Segment Start: Data provided

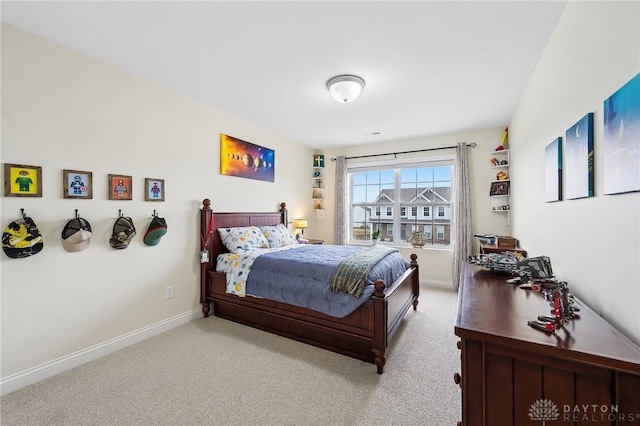 carpeted bedroom with baseboards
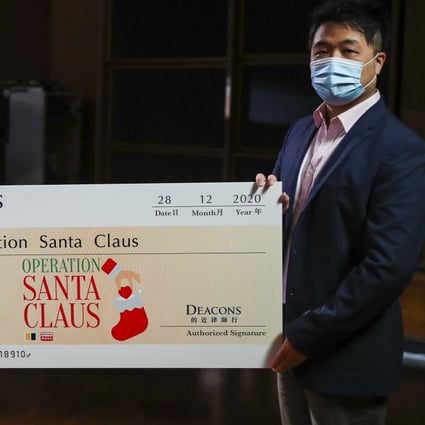 SCMP Charities Ltd project director Lawrence Wong (right) receives a cheque from DEACONS official Lilian Chiang in Kowloon Tong. Photo: Edmond So
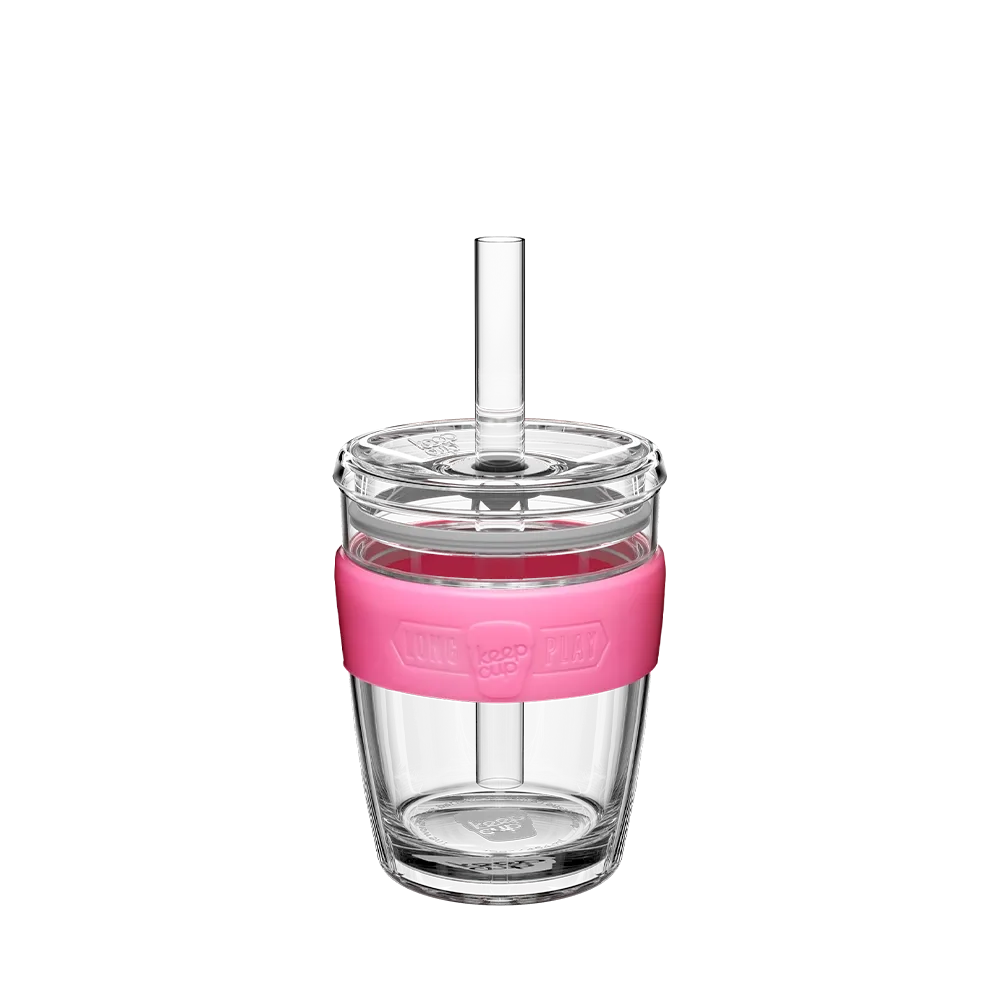 Clear tumbler with a pink base and straw on a white background
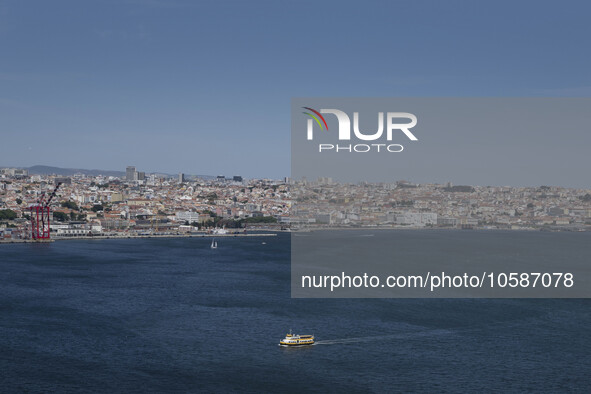 General view of the city of Lisbo and the Tejo river, seen from one of the viewpoints near the monument of Christ the King, in Almada, Lisbo...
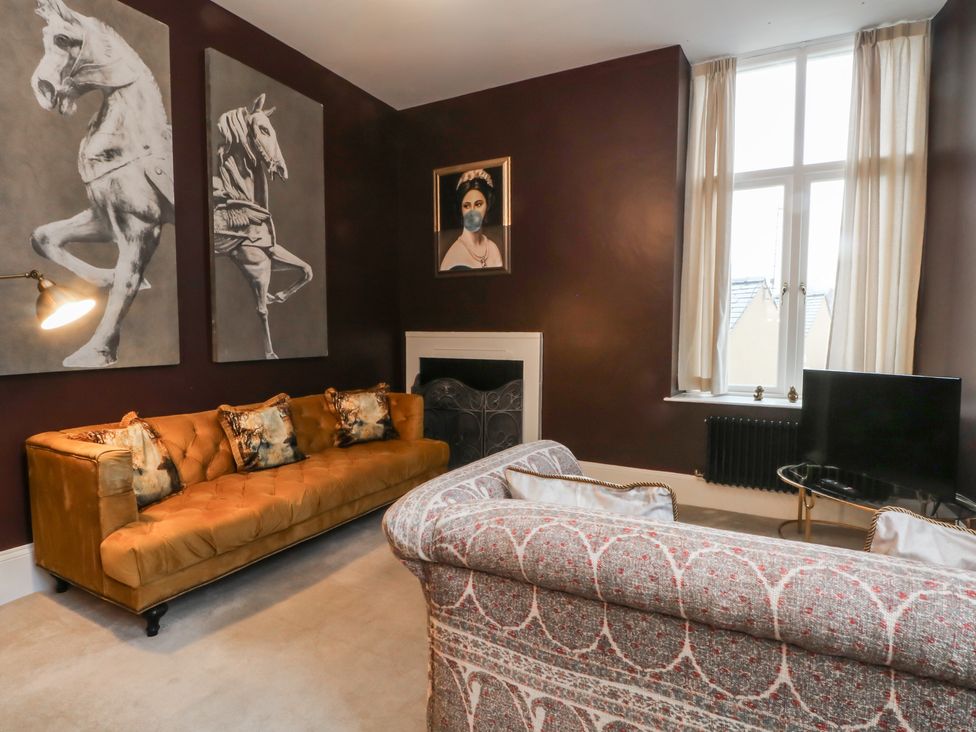 A living room with a sofa and art on the walls at The Hyde in Cabus near Garstang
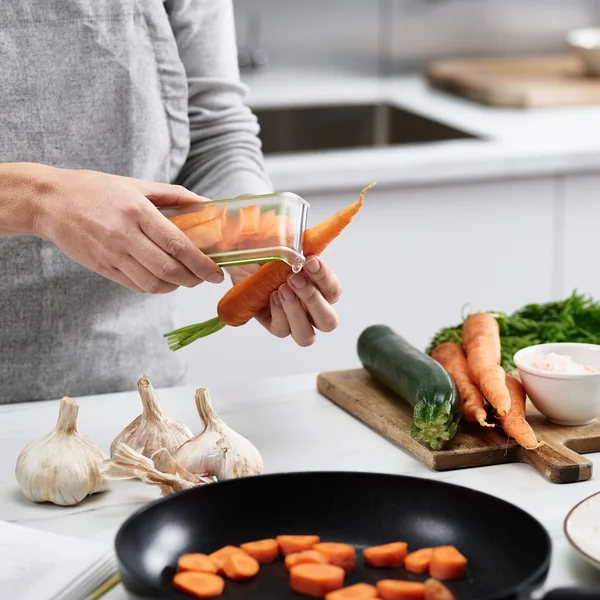 L'éplucheur PeelStore avec bac à déchets de Joseph Joseph assure la propreté lors de l'épluchage.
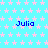Light blue background with repeating pink star pattern, six instances of the name "Julia" in dark blue pixelated text arranged in a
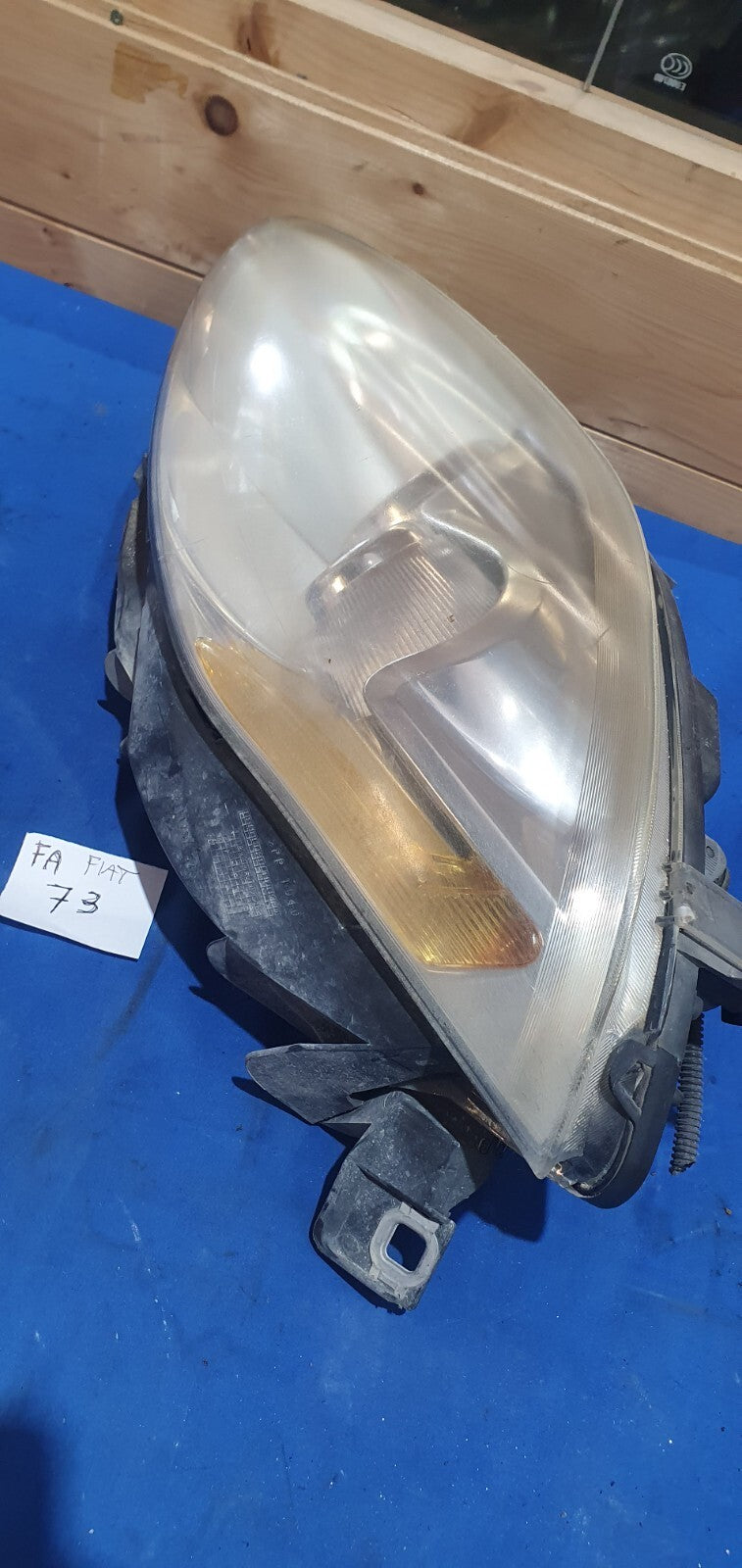 FA 73 - Faro anteriore Fiat Bravo sinistro 51757538 con attacco rotto e bucato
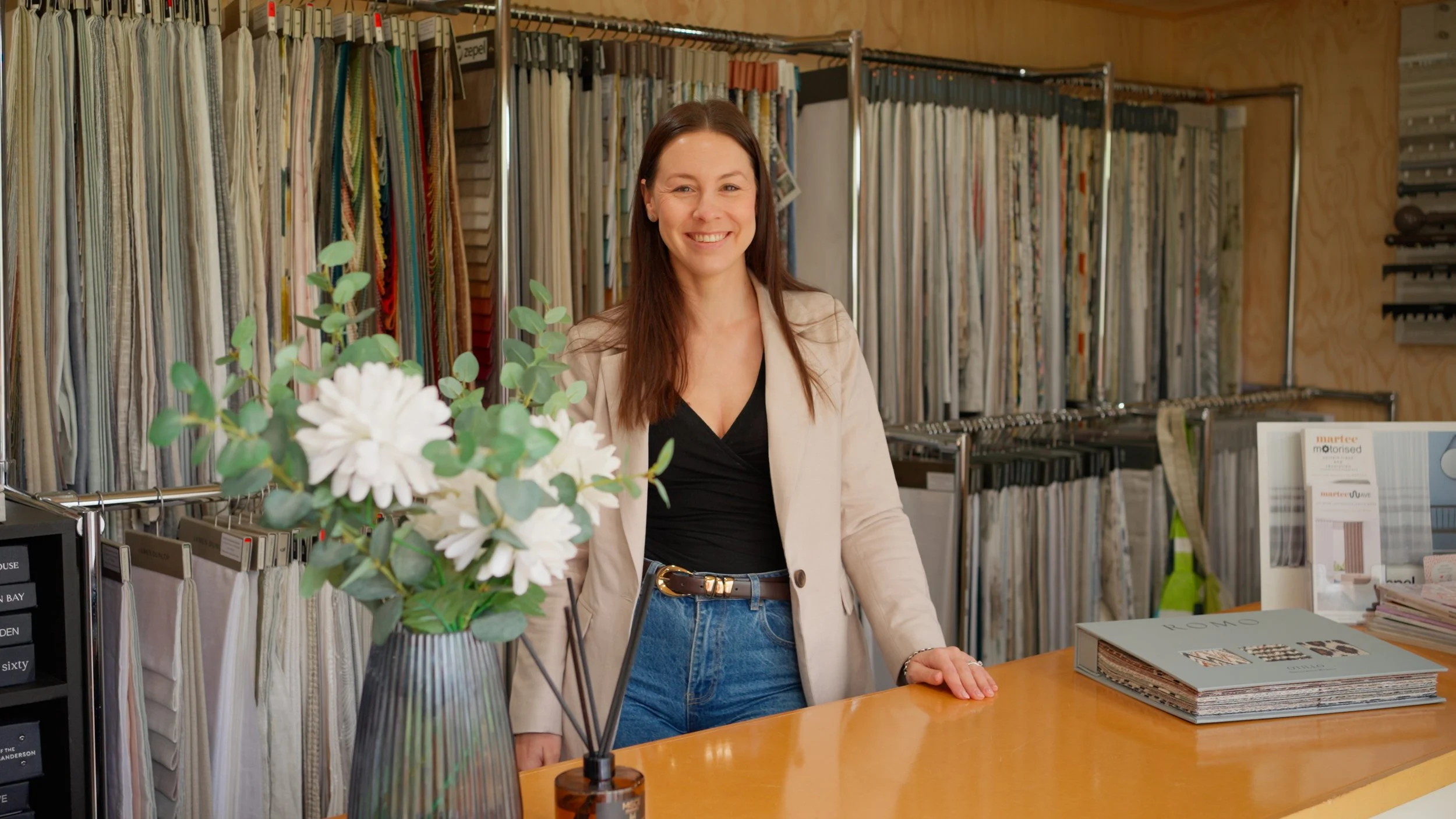A woman with long brown hair smiling behind a counter in a fabric store, with fabric swatches hanging on racks behind her and a vase of white flowers on the counter.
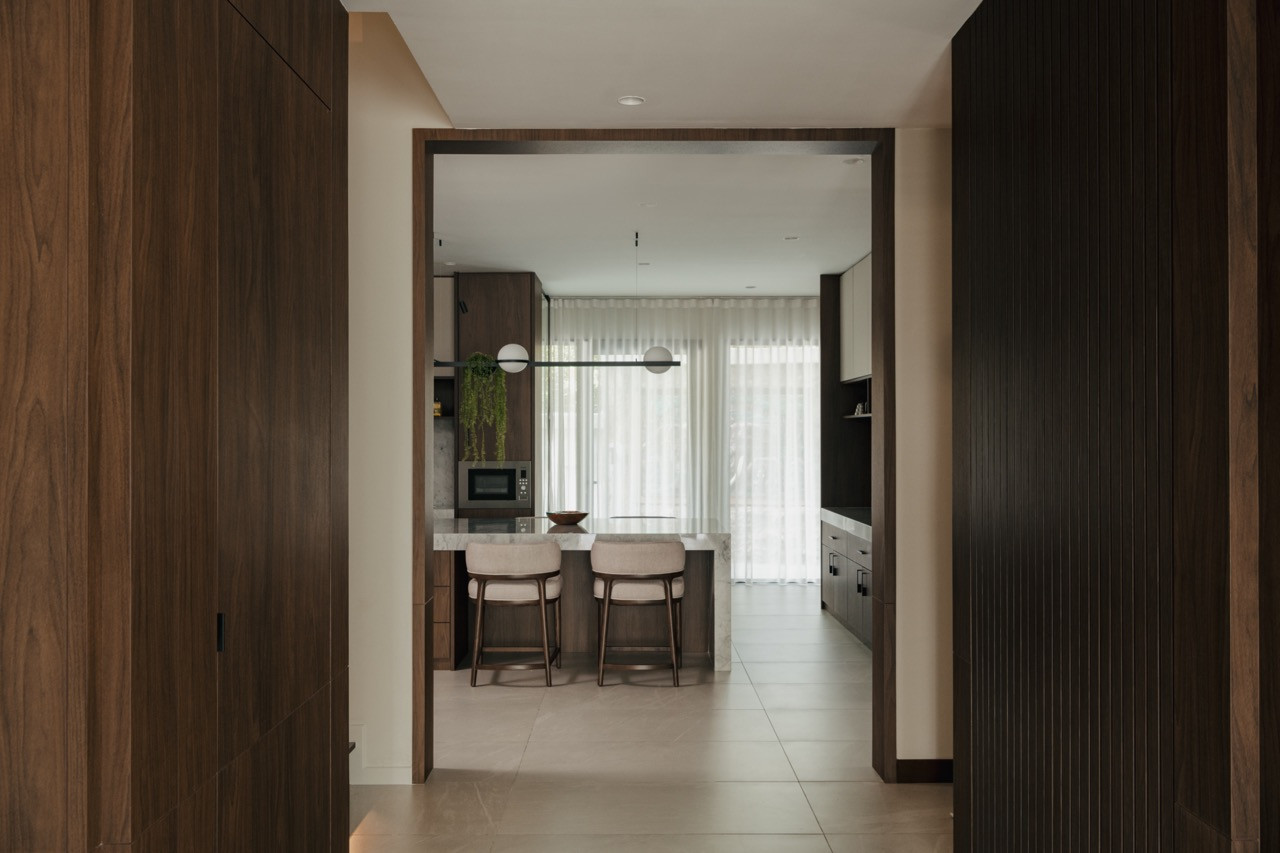 A view through the home shows the spatial flow created by removing structural obstacles, with timber frames creating transitions between the different floor levels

Segment End: Data provided

(Instructions to follow): Pictures stay out; the entries above are to be output exactly as given.

(Answer box):
 carpeted bedroom with baseboards
 SCMP Charities Ltd project director Lawrence Wong (right) receives a cheque from DEACONS official Lilian Chiang in Kowloon Tong. Photo: Edmond So
 Clear tumbler with a pink base and straw on a white background
 General view of the city of Lisbo and the Tejo river, seen from one of the viewpoints near the monument of Christ the King, in Almada, Lisbo...
 A living room with a sofa and art on the walls at The Hyde in Cabus near Garstang
 L'éplucheur PeelStore avec bac à déchets de Joseph Joseph assure la propreté lors de l'épluchage.
Light blue background with repeating pink star pattern, six instances of the name "Julia" in dark blue pixelated text arranged in a
 FA 73 - Faro anteriore Fiat Bravo sinistro 51757538 con attacco rotto e bucato
A woman with long brown hair smiling behind a counter in a fabric store, with fabric swatches hanging on racks behind her and a vase of white flowers on the counter.
 A view through the home shows the spatial flow created by removing structural obstacles, with timber frames creating transitions between the different floor levels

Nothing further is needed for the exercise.